### Questions d'étude
a – Pouvez-vous recopier le passage du texte sur la rupture de la période d'essai qui va de « Article L.1225-1 du » jusqu'à « une mutation d'emploi. » inclus ?
b – Poursuivez le texte sur la rupture de la période d'essai à partir de sa dernière phrase.

### Texte fourni
○ ○ ○ ○ ○ ○ ○
(Cass.soc, 25 mars 2026, n°24-14.788)
Article L.1225-1 du Code du travail :
« L'employeur ne doit pas prendre en considération l'état de grossesse d'une femme pour refuser de l'embaucher, pour rompre son contrat de travail au cours d'une période d'essai ou, sous réserve d'une affectation temporaire réalisée dans le cadre des dispositions des articles L. 1225-7, L. 1225-9 et L. 1225-12, pour prononcer une mutation d'emploi.
Il lui est en conséquence interdit de rechercher ou de faire rechercher toutes informations concernant l'état de grossesse de l'intéressée. »
= > La rupture de la période d’essai n’a pas à être motivée. Toutefois et lorsque cette rupture intervient à l’initiative de l’employeur après avoir été informé de l’état de grossesse de sa salariée, il lui appartient d’établir que sa décision était justifiée par des éléments sans lien avec l’état de grossesse.
En l’espèce, une salariée a été engagée en qualité de cheffe de projet. Son contrat de travail stipulait une période d’essai de quatre mois, renouvelable une fois pour une durée maximale de deux mois.
○ ○ ○ ○ ○ ○ ○
### Données étudiées
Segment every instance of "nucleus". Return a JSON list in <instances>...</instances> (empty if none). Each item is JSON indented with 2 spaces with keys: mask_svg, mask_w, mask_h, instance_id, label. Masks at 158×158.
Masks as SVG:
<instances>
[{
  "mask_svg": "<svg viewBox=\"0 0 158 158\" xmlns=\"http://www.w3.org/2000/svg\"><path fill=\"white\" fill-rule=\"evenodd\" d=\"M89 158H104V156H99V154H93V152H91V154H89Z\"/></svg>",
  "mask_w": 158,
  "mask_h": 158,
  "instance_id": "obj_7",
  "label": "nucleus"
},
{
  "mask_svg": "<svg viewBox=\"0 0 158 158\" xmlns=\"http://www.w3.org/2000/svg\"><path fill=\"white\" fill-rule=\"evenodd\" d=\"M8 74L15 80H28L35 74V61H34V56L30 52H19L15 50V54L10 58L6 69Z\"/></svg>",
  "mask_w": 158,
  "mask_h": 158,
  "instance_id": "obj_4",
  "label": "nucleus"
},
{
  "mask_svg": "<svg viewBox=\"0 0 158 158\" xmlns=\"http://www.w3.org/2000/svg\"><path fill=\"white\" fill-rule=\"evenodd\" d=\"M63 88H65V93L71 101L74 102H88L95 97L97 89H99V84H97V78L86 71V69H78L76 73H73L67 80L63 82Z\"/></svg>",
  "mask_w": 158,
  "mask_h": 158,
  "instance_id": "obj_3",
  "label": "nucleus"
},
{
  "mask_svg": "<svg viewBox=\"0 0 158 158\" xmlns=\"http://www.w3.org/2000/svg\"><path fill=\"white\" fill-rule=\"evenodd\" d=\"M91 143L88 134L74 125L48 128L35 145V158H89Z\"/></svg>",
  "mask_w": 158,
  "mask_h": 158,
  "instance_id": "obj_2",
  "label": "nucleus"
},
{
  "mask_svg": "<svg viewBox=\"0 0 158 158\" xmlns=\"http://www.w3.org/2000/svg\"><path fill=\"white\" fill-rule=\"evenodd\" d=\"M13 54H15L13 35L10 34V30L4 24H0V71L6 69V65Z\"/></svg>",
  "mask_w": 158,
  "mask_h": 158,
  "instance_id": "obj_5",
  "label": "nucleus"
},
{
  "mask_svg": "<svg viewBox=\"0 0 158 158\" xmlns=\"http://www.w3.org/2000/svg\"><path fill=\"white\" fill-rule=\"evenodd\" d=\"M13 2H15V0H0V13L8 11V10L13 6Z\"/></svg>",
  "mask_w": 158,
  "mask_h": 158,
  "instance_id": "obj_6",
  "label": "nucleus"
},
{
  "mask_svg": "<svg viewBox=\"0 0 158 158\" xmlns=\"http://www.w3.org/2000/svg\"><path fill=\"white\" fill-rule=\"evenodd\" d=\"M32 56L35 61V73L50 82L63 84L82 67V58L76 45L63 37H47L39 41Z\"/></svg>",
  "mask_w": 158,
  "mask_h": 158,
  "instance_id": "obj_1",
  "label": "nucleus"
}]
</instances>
○ ○ ○ ○ ○ ○ ○
### Réponses
a –
Article L.1225-1 du Code du travail :
« L'employeur ne doit pas prendre en considération l'état de grossesse d'une femme pour refuser de l'embaucher, pour rompre son contrat de travail au cours d'une période d'essai ou, sous réserve d'une affectation temporaire réalisée dans le cadre des dispositions des articles L. 1225-7, L. 1225-9 et L. 1225-12, pour prononcer une mutation d'emploi.

b –
Par une lettre en date du 27 octobre 2017, la salariée a été informée du renouvellement de sa période d’essai.
Le 28 novembre 2017 la salariée a informé son employeur de son état de grossesse gémellaire.
L’employeur a rompu la période d’essai le 16 février 2018.
La salariée a contesté la rupture de sa période d’essai en invoquant l’existence d’une discrimination liée à son état de grossesse.
La Cour d’appel a débouté la salariée de ses demandes en jugeant que l’employeur n’avait pas à justifier des raisons pour lesquelles il mettait fin à la période d’essai et qu’il appartenait à la salariée d’établir des éléments de fait laissant supposer l’existence d’une discrimination directe ou indirecte.
La Cour de cassation a cassé cette décision en considérant qu’il appartenait non à la salariée mais à l’employeur d’établir que la rupture de la période d’essai était justifiée par des éléments sans lien avec l’état de grossesse.